Correct. Don't manipulate memory that might have GC pointers in it without using a GC-aware function.



Nonetheless, that also should be better documented, and a bug report for a public GC compatible memory copy API would be good.

The GC-aware memcpy() is in <objc/objc-auto.h>

void *objc_memmove_collectable(void *dst, const void *src, size_t size);

There are also GC-aware versions of OSAtomicCompareAndSwapPtr()

BOOL objc_atomicCompareAndSwapGlobal(id predicate, id replacement, volatile id *objectLocation);
BOOL objc_atomicCompareAndSwapGlobalBarrier(id predicate, id replacement, volatile id *objectLocation);
// atomic update of an instance variable
BOOL objc_atomicCompareAndSwapInstanceVariable(id predicate, id replacement, volatile id *objectLocation);
BOOL objc_atomicCompareAndSwapInstanceVariableBarrier(id predicate, id replacement, volatile id *objectLocation);


These are typedef'd as id, but they work equally well with any pointer.


Anyone who's used garbage collection with C is probably familiar with the Boehm Garbage Collector. [...] It makes no particular demands of the programmer or compiler, in fact it can be used as a drop in replacement for malloc() and free(), requiring no changes.

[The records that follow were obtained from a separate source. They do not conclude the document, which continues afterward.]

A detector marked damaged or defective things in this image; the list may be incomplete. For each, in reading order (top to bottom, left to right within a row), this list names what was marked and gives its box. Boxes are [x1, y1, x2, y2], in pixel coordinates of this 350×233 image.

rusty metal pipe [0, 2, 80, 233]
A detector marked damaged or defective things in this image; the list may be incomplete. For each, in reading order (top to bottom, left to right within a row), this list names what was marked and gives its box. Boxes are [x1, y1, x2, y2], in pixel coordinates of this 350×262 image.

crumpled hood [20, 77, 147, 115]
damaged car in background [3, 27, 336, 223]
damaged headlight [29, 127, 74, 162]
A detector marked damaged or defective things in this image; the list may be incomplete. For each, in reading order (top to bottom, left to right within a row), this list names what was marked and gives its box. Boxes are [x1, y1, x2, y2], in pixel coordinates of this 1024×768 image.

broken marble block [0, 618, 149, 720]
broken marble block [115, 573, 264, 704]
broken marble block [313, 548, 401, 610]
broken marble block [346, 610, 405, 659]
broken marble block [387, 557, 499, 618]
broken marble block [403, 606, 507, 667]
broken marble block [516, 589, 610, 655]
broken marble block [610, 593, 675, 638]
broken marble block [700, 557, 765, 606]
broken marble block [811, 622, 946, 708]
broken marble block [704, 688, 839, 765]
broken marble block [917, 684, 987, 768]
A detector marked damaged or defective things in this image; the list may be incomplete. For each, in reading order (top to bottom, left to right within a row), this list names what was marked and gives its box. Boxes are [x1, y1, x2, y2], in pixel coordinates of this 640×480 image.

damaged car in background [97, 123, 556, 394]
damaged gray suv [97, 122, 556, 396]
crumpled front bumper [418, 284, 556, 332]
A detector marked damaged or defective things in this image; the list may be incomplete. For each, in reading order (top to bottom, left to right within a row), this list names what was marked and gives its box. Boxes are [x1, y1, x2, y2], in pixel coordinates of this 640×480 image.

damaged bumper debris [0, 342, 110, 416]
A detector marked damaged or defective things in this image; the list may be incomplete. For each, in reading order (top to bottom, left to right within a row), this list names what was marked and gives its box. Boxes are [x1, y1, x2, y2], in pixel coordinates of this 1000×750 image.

Of course, that only works if malloc() is replaced everywhere in the system, which is impractical in a dynamic shared library environment. Storing a Boehm-managed pointer in a block allocated from non-Boehm malloc() or a non-default malloc zone would cause just as much grief as storing a Leopard-GC-managed pointer in a block allocated with malloc().


The designer of a GC system always has to draw a line and say "if you cross this line, you have to start thinking about memory management again".
Java: memory management is easy, until you start working with non-Java code via JNI. Benefits: the JVM can use sophisticated GC techniques because of its tight control. Drawbacks: working with non-Java code is very hard.
Boehm: memory management is easy, until you call mmap() or start working with code in shared libraries. Benefits: most ordinary C code works. Drawbacks: GC algorithms invented after 1970 or so are impractical.
Objective-C: memory management is easy, until you want to use it with blocks that aren't Objective-C objects. Benefits: most ordinary Objective-C code works. Drawbacks: C code is harder than Boehm; GC flexibility is less than Java.